Saat ini jumlah hakim nakal masih banyak. Dari ribuan hakim yang tersebar di Indonesia, hanya kurang dari 5 persen saja yang menjunjung tinggi profesio­nali­tas dan integritas sebagai seorang hakim.
“Penjatuhan sanksi itu dilaku­kan demi menegakkan hukum. Tidak ada pilihan lain, sebagai pe­lajaran bagi yang lain. Sangat di­se­salkan, mencari 15 hakim agung saja sangat susah. Tapi kita harus memecat dan memberi sanksi hakim,” sesalnya.
Ditanya tentang hakim-hakim yang melakukan pelanggaran, le­laki asal Jombang, Jawa Timur ini optimis dengan Undang-Undang KY yang baru akan memper­sem­pit peluang hakim nakal untuk melakukan penyimpangan.
“Kalau aturannya jelas maka penyimpangan dan pelanggaran terhdap pedoman perilaku hakim akan semakin sempit. Sebab, pa­da prinsipnya pengawasan yang efektif akan menjadikan pihak yang diawasi lebih berhati-hati dalam bertindak,” tegasnya
Untuk upaya pencegahan, KY juga telah melakukan berbagai upa­ya seperti roadshow ke penga­dilan tinggi di daerah, dan me­rintis kerjasama dengan or­mas-ormas keagamaan supaya para hakim dapat memahami dan mengapli­kasikan ajaran agama­nya masing-masing. Serta meningkatkan kese­jahteraan para hakim terutama yang berada di daerah pedalaman.

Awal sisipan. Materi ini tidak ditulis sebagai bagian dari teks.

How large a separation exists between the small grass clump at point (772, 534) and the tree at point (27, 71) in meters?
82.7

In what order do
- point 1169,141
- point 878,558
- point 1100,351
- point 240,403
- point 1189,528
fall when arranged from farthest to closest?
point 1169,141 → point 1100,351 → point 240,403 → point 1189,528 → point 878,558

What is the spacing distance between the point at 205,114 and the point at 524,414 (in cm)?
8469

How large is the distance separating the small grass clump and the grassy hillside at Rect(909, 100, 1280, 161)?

“Berbagai macam upaya sudah dilakukan KY, MA, Kementerian Keuangan, Kemen PAN, dan Ke­mensetneg untuk mening­katkan profesionalitas dan integritas hakim. Hakim itu kan pejabat ne­ga­ra, jadi tunjangan dan gajinya harus berbeda dengan PNS,” terangnya.

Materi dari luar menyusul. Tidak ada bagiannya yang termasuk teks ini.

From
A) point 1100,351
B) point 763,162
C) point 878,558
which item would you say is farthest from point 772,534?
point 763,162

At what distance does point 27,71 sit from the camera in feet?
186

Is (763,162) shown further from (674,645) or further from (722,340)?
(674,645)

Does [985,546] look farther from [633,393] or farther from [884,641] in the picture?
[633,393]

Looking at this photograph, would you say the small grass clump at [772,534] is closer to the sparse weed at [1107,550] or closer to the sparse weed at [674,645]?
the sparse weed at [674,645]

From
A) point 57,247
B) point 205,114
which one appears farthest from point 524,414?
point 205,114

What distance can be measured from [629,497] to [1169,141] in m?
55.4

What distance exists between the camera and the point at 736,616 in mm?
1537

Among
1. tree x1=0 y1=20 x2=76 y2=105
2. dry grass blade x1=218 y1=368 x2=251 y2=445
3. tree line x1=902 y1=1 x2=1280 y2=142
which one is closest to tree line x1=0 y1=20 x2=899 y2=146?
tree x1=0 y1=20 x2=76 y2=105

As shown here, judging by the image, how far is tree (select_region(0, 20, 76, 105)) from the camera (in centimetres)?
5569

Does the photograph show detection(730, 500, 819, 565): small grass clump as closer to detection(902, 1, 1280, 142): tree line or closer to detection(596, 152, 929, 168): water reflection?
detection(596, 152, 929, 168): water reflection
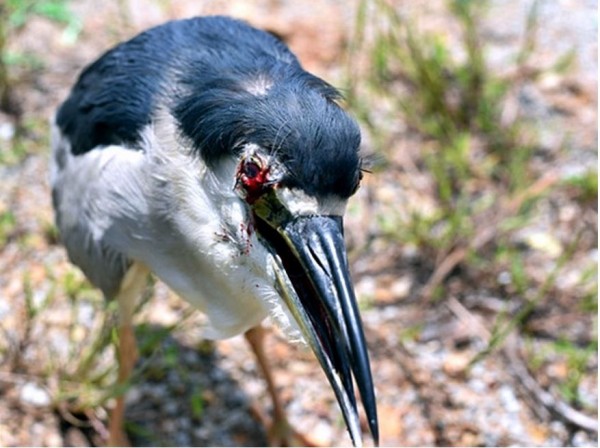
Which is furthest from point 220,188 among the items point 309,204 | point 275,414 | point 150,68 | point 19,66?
point 19,66

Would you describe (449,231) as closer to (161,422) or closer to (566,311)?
(566,311)

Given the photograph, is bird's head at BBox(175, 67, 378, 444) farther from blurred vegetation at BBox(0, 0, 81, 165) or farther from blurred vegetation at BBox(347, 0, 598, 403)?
blurred vegetation at BBox(0, 0, 81, 165)

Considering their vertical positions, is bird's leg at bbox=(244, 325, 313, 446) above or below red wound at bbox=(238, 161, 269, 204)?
below

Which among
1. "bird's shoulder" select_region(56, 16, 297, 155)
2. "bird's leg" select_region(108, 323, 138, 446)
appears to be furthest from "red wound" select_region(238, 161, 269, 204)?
"bird's leg" select_region(108, 323, 138, 446)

Selain itu KY juga merea­lisasikan kewenangannya untuk meminta bantuan penegak hu­kum untuk melakukan penyada­pan telepon hakim. Hal ini sesuai dengan Pasal 20 Ayat (3) Un­dang-Undang Nomor 18 Tahun 2011 Tentang Komisi Yudisial.

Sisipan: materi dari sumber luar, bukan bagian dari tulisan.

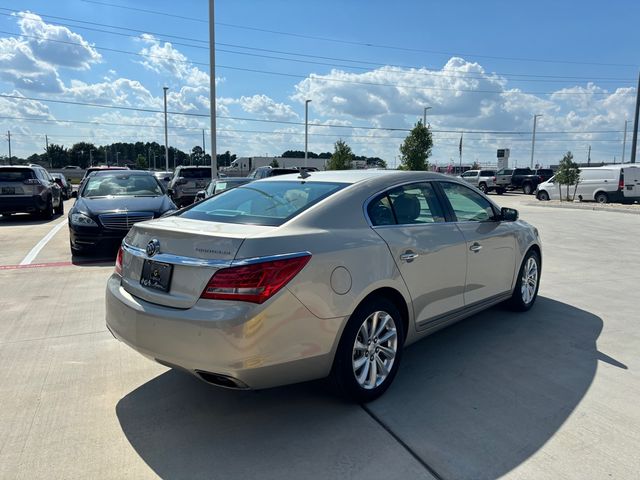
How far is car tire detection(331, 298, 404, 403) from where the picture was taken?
3248 mm

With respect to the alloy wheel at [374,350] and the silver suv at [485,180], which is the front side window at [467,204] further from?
the silver suv at [485,180]

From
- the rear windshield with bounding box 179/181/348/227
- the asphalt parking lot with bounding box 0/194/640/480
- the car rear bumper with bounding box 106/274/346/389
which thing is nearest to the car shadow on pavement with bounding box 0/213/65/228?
the asphalt parking lot with bounding box 0/194/640/480

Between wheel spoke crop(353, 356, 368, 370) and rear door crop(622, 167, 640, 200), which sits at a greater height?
rear door crop(622, 167, 640, 200)

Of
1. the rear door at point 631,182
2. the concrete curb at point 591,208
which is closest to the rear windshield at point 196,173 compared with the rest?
the concrete curb at point 591,208

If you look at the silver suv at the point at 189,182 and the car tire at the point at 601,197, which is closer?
the silver suv at the point at 189,182

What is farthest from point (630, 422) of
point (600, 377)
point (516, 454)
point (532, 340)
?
point (532, 340)

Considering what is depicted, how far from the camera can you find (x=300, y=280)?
116 inches

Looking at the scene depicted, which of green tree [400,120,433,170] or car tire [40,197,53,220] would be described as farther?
green tree [400,120,433,170]

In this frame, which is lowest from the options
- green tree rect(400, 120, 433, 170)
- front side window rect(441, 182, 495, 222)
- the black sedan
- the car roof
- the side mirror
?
the black sedan

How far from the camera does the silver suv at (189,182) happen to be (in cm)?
2025

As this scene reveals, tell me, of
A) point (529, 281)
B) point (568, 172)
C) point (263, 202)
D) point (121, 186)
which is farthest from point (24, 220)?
point (568, 172)

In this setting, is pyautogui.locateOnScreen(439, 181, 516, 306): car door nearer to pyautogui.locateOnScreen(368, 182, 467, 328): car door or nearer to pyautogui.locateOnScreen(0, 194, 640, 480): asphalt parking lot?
pyautogui.locateOnScreen(368, 182, 467, 328): car door

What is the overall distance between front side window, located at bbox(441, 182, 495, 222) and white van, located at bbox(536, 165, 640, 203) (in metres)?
23.2

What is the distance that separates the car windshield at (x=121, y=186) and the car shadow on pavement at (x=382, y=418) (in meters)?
6.83
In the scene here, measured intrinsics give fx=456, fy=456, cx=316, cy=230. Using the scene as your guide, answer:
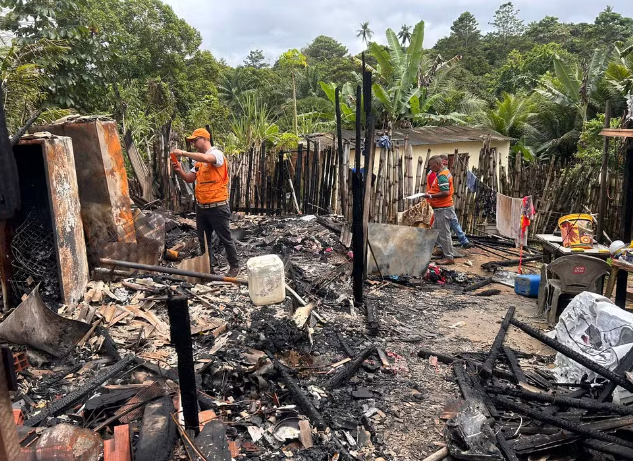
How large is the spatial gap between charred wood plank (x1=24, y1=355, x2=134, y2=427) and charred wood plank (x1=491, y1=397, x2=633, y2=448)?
293cm

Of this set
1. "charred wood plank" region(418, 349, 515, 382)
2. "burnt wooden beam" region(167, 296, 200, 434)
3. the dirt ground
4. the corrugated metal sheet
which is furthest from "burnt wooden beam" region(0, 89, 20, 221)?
the corrugated metal sheet

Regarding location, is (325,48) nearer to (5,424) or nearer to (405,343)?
(405,343)

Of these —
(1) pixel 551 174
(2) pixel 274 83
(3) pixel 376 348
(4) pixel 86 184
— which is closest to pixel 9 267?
(4) pixel 86 184

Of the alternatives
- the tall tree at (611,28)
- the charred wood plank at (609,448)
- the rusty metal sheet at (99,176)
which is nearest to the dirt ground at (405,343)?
the charred wood plank at (609,448)

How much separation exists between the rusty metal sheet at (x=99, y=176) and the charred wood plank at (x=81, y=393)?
2020 mm

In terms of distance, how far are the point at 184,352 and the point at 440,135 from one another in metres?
14.7

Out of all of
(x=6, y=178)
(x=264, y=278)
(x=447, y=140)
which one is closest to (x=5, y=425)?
(x=6, y=178)

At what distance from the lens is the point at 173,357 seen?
3912 mm

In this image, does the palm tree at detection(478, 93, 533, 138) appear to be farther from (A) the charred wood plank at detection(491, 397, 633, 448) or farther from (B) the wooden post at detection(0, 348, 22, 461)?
(B) the wooden post at detection(0, 348, 22, 461)

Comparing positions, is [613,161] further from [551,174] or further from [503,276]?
[503,276]

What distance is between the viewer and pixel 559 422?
10.2ft

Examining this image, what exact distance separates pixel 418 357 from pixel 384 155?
4.73m

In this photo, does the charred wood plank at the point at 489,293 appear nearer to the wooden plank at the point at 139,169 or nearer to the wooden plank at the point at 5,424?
the wooden plank at the point at 5,424

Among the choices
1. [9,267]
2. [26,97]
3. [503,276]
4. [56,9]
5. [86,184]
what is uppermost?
[56,9]
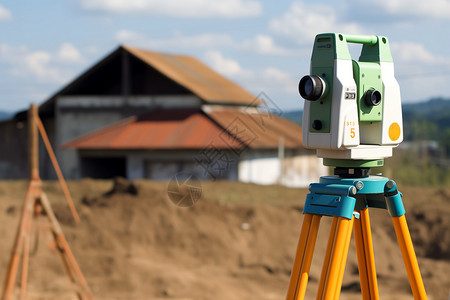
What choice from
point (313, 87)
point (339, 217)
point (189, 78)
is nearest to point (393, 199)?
point (339, 217)

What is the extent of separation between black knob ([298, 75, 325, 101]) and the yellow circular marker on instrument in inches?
22.6

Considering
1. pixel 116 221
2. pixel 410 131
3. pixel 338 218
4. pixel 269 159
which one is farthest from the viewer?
pixel 410 131

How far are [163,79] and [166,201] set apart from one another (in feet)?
38.6

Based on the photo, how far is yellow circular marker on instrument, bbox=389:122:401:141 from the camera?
3.88 m

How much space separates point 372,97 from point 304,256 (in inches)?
41.5

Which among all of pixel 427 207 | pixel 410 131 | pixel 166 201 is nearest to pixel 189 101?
pixel 166 201

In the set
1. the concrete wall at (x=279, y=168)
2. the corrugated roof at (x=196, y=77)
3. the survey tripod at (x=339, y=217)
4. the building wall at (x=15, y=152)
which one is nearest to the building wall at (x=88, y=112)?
the corrugated roof at (x=196, y=77)

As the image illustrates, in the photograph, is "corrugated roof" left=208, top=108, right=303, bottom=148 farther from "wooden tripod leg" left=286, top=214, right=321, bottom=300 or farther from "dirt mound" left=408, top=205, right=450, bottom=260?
"wooden tripod leg" left=286, top=214, right=321, bottom=300

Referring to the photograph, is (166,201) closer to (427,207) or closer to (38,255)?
(38,255)

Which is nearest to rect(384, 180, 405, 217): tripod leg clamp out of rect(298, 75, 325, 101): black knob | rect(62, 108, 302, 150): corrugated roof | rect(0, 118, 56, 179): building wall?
rect(298, 75, 325, 101): black knob

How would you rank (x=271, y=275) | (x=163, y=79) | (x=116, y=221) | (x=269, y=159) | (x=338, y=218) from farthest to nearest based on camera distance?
(x=163, y=79) < (x=269, y=159) < (x=116, y=221) < (x=271, y=275) < (x=338, y=218)

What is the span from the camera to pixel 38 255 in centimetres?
1359

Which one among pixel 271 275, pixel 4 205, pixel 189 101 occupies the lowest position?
pixel 271 275

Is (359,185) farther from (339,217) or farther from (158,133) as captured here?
(158,133)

“KY tidak bisa melakukan itu (penyadapan), tapi bisa meminta bantuan kepada penegak hukum seperti kepolisian, KPK, dan Kejaksaan,” tuturnya.
Bekas anggota Komisi III DPR ini menjelaskan,  fungsi penya­da­pan terhadap telepon hakim sangat dibutuhkan, khususnya bidang pengawasan hakim dan dilakukan secara rahasia.
“KY tidak ingin meminta KPK atau polisi melakukan penyada­pan terhadap hakim apabila tidak punya dasar yang kuat. Kewe­nangan itu harus dilakukan secara hati-hati untuk menjaga kredi­bilitas hakim yang bersang­ku­tan,” jelasnya.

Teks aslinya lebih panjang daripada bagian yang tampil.